§ To be done:
1 – Rewrite the transcripts passage starting with "Faithful Scholars requires" and going on through "from their professor.", using "transcript coordinator" in place of "registrar".
2 – Using the transcripts passage, decide whether each statement agrees with it: (a) the requirement to submit numerical grades applies only to students who will seek the lottery money scholarships; (b) dual enrollment credit is confirmed with an emailed copy, screenshot, or photo of the student's transcript; (c) Faithful Scholars is on a list of approved South Carolina high schools. Answer yes or no for each, quoting the words that decide it.

§ Document passage:
TRANSCRIPTS if you are a senior or a parent graduating a student, please read below and mark your calendar for May 25th

Faithful Scholars requires all high school students to annually submit numerical grades via your Member Login portal by specifid dates in order that we might rank our students and keep them eligible for the lottery money scholarships (Palmetto Fellows, Life, Hope).  This requirement does not apply only to those who will seek those scholarships; it applies to ALL of our high school students.

Submit numerical grades through your Member Log In > High School Transcript Input button in order for our registrar to build and maintain your student’s transcript.  *

  • *DUAL CREDIT  In order to confirm your student’s DE (dual enrollment) credit, we require a copy, screenshot, or photo of your student’s transcript to be emailed. If you want the exact grade, please take a screenshot of the final numerical grade in your student’s college portal or forward an email from their professor.
  • *AP weight can only be assigned with  College Board’s approval of both the course and the instructor approved (by College Board) submitted to Faithful Scholars via email, or the score of having passed the AP exam.

Faithful Scholars builds each student’s transcript to be as strong as possible and adequate for college admissions, sports participation, entry to public school, insurance discounts, and more. Faithful Scholars is on a list of approved South Carolina high schools which validates the integrity or your student’s transcript and ensures colleges, and other third parties, that you are represented by a legal, honorable, and accepted SC academic governing body.

§ Supplied data:

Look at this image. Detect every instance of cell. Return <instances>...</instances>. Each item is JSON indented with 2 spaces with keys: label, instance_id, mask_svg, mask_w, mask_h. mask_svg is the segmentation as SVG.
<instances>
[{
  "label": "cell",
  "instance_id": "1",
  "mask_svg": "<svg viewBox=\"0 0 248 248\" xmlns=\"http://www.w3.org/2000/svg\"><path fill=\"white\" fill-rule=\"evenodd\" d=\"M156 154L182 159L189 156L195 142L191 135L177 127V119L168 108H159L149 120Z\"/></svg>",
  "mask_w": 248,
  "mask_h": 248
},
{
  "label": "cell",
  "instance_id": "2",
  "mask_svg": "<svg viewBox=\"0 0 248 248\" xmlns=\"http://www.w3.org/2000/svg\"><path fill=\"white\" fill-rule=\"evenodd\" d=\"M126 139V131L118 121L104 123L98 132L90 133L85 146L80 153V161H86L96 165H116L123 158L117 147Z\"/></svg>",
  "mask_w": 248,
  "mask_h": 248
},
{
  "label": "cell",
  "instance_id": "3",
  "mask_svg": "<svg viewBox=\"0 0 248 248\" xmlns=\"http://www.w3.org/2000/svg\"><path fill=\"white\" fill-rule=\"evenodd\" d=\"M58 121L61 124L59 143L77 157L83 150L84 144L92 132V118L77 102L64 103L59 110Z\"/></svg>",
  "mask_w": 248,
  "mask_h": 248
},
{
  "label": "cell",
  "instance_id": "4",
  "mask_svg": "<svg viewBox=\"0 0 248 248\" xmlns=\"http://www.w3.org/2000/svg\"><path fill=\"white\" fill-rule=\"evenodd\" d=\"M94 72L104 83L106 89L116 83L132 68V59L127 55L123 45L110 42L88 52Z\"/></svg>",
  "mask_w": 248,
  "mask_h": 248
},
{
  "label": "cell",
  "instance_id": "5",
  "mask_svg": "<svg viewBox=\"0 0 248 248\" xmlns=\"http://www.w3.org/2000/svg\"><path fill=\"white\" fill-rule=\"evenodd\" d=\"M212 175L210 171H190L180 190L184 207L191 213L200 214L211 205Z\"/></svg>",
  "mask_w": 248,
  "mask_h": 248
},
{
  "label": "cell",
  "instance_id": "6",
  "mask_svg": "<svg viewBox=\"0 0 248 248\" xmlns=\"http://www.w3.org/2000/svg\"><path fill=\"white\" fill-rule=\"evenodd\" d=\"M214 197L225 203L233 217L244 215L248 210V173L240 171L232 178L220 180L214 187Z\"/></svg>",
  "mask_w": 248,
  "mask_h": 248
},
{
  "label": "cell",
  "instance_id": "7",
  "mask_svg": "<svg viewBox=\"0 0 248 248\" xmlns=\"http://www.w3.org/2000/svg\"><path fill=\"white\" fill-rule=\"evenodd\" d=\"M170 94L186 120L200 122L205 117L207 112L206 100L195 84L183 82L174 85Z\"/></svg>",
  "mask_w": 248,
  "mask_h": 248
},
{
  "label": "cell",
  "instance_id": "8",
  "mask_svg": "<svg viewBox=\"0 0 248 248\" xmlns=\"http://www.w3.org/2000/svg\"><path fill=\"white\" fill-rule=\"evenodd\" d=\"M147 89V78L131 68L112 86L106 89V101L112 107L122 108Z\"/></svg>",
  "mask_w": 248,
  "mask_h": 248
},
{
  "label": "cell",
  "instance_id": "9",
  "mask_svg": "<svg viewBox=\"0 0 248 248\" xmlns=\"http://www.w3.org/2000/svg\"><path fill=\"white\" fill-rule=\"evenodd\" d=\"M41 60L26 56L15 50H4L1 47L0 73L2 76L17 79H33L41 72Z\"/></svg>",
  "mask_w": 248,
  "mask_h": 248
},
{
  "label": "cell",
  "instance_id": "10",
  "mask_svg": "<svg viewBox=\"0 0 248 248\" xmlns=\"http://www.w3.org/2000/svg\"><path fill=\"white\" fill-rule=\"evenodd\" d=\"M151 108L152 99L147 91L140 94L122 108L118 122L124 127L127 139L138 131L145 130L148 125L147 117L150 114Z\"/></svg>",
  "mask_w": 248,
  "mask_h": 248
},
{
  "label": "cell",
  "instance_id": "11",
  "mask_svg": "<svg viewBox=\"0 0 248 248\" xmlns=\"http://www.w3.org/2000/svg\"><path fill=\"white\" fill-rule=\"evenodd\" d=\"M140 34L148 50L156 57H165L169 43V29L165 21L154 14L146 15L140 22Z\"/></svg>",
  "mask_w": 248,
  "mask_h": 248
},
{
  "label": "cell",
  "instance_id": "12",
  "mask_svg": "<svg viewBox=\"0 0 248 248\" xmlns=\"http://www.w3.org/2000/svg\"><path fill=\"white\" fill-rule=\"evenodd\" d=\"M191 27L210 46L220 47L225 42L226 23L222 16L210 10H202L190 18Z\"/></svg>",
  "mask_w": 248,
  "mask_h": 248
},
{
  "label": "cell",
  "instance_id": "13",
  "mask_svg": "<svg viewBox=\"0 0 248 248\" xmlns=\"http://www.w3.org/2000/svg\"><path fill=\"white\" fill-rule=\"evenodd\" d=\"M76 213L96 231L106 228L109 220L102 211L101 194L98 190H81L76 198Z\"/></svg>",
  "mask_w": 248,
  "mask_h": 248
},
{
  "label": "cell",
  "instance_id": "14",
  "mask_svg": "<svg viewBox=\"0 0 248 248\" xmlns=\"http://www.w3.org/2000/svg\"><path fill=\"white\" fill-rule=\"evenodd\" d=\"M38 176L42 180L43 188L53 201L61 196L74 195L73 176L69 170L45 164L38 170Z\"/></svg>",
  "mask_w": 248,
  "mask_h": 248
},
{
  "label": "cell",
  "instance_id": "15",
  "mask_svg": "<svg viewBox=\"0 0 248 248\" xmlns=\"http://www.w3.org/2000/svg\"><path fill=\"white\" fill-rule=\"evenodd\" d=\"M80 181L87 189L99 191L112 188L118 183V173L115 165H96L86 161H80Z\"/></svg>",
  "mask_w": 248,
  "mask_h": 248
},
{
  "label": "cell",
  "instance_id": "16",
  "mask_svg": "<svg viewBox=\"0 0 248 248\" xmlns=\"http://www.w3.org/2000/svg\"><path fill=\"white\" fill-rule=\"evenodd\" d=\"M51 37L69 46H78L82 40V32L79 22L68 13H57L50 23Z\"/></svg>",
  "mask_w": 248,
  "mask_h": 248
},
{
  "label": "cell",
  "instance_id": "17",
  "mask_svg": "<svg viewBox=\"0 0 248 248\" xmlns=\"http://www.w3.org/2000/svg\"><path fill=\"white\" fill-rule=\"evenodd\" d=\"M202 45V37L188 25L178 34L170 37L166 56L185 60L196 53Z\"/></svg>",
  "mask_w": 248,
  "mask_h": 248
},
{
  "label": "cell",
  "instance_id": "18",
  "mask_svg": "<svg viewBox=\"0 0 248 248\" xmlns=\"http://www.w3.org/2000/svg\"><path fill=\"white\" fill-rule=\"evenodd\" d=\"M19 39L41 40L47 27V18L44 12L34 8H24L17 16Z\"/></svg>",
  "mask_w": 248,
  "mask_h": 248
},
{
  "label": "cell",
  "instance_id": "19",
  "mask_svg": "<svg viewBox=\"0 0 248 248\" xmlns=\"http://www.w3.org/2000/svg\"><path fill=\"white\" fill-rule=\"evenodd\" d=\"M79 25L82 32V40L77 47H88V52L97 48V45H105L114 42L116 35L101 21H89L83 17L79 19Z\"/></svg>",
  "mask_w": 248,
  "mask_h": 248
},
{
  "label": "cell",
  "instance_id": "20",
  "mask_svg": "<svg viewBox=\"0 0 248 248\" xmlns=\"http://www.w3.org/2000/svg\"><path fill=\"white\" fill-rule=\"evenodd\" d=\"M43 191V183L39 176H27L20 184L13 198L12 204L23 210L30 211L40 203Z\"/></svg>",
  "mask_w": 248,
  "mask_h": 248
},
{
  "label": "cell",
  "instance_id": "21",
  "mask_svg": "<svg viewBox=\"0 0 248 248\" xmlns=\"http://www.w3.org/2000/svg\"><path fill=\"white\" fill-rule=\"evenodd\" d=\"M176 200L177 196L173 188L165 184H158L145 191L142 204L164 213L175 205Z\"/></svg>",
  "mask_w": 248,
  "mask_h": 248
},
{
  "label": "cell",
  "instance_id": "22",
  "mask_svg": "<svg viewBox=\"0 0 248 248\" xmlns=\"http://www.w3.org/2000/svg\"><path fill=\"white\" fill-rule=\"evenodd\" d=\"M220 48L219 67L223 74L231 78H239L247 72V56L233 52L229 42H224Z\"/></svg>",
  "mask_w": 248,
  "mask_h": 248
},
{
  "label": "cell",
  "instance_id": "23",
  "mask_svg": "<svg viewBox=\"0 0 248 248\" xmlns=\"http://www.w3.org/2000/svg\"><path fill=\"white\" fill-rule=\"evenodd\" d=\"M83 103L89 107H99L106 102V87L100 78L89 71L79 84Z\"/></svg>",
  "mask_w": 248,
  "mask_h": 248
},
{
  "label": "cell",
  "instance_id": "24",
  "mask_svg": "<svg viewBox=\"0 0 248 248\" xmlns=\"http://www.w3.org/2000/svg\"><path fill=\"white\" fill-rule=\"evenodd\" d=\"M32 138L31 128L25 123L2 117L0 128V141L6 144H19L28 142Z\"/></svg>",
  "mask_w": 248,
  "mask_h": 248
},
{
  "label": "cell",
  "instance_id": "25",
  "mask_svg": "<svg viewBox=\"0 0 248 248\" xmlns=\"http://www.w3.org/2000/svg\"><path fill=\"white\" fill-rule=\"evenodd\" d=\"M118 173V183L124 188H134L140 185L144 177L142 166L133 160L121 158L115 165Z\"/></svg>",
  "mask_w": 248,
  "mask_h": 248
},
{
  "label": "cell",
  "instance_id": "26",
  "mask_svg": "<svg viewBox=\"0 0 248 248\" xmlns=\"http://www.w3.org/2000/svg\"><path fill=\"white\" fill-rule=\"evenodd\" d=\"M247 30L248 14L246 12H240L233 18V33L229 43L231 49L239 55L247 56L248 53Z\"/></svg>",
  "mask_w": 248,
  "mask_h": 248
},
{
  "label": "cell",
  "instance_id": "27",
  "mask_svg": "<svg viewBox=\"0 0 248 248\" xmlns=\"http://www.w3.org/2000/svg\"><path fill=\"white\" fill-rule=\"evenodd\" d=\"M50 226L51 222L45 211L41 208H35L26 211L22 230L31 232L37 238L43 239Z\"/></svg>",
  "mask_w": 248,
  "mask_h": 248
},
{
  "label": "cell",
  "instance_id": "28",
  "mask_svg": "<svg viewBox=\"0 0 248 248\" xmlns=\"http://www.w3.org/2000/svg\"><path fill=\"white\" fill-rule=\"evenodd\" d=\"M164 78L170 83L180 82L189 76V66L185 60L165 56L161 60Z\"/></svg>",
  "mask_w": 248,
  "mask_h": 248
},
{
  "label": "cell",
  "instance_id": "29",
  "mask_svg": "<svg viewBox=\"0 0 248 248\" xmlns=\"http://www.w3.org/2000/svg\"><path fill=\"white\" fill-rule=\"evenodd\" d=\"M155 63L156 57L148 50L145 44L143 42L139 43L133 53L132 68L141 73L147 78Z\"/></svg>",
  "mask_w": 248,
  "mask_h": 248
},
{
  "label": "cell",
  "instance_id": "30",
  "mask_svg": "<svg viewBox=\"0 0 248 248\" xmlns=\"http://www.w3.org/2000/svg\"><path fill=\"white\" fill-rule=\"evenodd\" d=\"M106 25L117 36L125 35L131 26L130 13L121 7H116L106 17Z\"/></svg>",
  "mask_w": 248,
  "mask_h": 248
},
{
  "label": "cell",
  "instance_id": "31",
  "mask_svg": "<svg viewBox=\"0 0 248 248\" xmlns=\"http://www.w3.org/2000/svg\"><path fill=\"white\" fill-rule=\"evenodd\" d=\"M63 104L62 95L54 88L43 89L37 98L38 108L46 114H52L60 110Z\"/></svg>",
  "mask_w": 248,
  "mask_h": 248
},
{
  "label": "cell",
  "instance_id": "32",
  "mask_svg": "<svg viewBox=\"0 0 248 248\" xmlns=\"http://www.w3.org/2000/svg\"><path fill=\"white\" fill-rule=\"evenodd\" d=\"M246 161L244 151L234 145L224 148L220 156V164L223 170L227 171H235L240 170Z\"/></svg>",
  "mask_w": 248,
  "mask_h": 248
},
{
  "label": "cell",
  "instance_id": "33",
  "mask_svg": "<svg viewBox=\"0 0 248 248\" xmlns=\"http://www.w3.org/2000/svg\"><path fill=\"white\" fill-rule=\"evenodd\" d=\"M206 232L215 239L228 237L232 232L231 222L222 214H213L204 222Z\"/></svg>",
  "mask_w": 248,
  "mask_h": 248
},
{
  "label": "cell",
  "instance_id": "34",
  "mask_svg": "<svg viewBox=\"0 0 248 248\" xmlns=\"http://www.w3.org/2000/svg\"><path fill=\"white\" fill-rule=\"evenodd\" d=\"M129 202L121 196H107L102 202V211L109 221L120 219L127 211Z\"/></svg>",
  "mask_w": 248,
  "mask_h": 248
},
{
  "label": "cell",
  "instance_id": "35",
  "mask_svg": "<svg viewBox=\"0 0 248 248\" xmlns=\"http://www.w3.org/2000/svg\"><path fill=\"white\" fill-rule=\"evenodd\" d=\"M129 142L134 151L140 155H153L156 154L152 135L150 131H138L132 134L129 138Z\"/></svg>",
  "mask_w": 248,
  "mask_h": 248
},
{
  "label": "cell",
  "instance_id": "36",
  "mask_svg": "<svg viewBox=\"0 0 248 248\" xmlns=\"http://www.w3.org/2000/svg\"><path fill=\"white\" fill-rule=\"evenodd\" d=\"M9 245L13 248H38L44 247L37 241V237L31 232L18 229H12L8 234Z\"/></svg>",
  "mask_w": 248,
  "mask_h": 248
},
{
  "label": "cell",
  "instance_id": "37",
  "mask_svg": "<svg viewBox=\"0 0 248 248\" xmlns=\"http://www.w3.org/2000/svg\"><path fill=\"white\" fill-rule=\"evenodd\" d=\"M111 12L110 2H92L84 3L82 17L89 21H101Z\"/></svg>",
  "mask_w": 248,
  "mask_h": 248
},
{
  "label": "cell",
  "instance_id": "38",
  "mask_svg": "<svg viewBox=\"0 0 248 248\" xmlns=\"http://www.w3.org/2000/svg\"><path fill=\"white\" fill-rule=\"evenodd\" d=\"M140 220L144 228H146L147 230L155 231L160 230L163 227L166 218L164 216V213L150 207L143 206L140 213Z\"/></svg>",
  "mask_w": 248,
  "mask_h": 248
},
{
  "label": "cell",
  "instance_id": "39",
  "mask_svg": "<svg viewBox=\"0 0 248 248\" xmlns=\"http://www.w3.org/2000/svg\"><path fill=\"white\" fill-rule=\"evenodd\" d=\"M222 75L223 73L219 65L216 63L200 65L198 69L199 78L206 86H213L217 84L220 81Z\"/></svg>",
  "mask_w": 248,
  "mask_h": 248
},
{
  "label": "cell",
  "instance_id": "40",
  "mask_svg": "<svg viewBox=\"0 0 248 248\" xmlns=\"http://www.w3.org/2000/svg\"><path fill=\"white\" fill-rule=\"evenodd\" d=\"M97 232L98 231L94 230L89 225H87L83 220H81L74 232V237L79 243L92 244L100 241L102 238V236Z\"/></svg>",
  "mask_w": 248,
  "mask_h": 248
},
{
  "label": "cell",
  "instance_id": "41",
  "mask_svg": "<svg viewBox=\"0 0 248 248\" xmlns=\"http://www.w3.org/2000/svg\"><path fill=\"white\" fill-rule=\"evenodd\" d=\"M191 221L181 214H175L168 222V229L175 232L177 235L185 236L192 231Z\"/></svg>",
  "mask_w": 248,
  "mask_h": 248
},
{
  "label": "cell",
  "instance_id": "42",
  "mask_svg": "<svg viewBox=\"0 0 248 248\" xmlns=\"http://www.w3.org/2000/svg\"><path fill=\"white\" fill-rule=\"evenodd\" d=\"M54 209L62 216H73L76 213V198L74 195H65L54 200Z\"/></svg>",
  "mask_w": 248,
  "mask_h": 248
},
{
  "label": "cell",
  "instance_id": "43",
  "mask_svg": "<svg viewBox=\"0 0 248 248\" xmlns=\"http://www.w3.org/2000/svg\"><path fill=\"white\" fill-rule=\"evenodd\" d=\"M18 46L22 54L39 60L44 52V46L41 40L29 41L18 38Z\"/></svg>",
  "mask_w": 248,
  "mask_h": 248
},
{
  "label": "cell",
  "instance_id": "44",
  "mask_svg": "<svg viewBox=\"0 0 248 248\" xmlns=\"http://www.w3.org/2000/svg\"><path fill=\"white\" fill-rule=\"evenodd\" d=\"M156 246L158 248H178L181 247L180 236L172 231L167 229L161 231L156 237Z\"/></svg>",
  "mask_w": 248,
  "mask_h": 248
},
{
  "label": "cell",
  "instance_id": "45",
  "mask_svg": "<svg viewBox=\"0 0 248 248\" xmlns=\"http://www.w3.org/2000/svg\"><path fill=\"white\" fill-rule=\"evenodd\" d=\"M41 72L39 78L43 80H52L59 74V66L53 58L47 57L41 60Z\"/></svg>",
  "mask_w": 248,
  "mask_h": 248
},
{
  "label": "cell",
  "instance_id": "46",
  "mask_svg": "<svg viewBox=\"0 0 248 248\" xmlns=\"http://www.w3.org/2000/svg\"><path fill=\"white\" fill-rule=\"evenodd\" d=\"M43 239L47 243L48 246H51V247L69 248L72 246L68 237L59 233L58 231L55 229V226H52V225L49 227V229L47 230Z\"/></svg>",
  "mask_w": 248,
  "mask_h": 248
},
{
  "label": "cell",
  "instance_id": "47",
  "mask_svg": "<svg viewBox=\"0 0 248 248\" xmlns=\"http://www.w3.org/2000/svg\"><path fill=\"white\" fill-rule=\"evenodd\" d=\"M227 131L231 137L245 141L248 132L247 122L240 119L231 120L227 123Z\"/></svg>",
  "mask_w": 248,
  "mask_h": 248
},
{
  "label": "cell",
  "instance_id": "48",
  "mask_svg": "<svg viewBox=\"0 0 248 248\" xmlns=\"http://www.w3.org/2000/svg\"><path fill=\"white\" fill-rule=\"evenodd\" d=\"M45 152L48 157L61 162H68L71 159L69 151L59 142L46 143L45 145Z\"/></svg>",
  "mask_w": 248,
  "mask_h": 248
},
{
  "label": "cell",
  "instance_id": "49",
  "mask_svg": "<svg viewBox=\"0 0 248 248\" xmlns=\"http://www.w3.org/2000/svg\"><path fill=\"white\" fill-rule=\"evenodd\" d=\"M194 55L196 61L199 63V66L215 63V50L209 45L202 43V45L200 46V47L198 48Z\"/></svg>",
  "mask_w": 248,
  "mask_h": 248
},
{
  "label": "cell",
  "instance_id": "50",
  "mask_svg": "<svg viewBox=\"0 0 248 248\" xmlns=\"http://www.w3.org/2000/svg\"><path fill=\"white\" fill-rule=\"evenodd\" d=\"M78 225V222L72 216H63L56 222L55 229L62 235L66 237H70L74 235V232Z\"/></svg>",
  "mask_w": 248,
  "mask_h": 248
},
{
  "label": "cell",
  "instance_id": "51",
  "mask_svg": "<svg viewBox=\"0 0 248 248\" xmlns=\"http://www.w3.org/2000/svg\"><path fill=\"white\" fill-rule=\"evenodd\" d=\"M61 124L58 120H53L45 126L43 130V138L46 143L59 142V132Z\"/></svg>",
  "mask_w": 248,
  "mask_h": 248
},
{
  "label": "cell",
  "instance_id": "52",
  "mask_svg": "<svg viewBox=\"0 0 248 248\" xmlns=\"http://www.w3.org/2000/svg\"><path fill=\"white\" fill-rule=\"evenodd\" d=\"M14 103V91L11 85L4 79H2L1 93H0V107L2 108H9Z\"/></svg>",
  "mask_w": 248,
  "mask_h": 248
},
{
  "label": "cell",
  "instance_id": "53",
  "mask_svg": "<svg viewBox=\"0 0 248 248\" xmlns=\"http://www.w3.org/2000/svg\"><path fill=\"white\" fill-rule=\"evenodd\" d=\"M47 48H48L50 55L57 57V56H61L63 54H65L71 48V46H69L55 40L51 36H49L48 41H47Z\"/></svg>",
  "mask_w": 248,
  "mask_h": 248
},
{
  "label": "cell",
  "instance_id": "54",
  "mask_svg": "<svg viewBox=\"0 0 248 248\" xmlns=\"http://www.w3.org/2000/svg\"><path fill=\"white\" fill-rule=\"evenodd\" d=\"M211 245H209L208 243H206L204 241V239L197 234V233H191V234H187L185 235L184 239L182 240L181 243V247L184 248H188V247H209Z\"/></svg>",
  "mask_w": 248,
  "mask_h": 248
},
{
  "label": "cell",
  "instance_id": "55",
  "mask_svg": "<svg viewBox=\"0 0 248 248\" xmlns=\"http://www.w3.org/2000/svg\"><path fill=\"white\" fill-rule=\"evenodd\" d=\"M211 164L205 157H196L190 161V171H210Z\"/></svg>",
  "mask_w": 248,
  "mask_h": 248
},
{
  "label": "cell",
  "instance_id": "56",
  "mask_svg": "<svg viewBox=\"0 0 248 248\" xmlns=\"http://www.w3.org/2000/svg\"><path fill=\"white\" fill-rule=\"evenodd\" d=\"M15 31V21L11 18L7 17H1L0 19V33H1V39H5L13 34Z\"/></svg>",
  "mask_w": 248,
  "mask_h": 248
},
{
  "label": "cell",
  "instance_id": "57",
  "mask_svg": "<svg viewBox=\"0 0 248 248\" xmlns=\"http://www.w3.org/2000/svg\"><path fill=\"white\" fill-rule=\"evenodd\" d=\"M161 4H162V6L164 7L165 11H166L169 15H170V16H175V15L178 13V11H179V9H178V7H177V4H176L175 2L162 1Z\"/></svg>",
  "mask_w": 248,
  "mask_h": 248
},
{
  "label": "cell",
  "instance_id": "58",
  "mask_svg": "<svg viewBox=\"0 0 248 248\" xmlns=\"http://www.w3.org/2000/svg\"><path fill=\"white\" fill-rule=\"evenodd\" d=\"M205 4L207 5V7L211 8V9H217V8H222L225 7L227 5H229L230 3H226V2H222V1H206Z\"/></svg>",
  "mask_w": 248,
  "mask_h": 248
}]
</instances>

§ Outputs in order:
1 –
Faithful Scholars requires all high school students to annually submit numerical grades via your Member Login portal by specifid dates in order that we might rank our students and keep them eligible for the lottery money scholarships (Palmetto Fellows, Life, Hope).  This requirement does not apply only to those who will seek those scholarships; it applies to ALL of our high school students.

Submit numerical grades through your Member Log In > High School Transcript Input button in order for our transcript coordinator to build and maintain your student’s transcript.  *

  • *DUAL CREDIT  In order to confirm your student’s DE (dual enrollment) credit, we require a copy, screenshot, or photo of your student’s transcript to be emailed. If you want the exact grade, please take a screenshot of the final numerical grade in your student’s college portal or forward an email from their professor.

2 –
(a) No: "This requirement does not apply only to those who will seek those scholarships; it applies to ALL of our high school students."
(b) Yes: "In order to confirm your student’s DE (dual enrollment) credit, we require a copy, screenshot, or photo of your student’s transcript to be emailed."
(c) Yes: "Faithful Scholars is on a list of approved South Carolina high schools"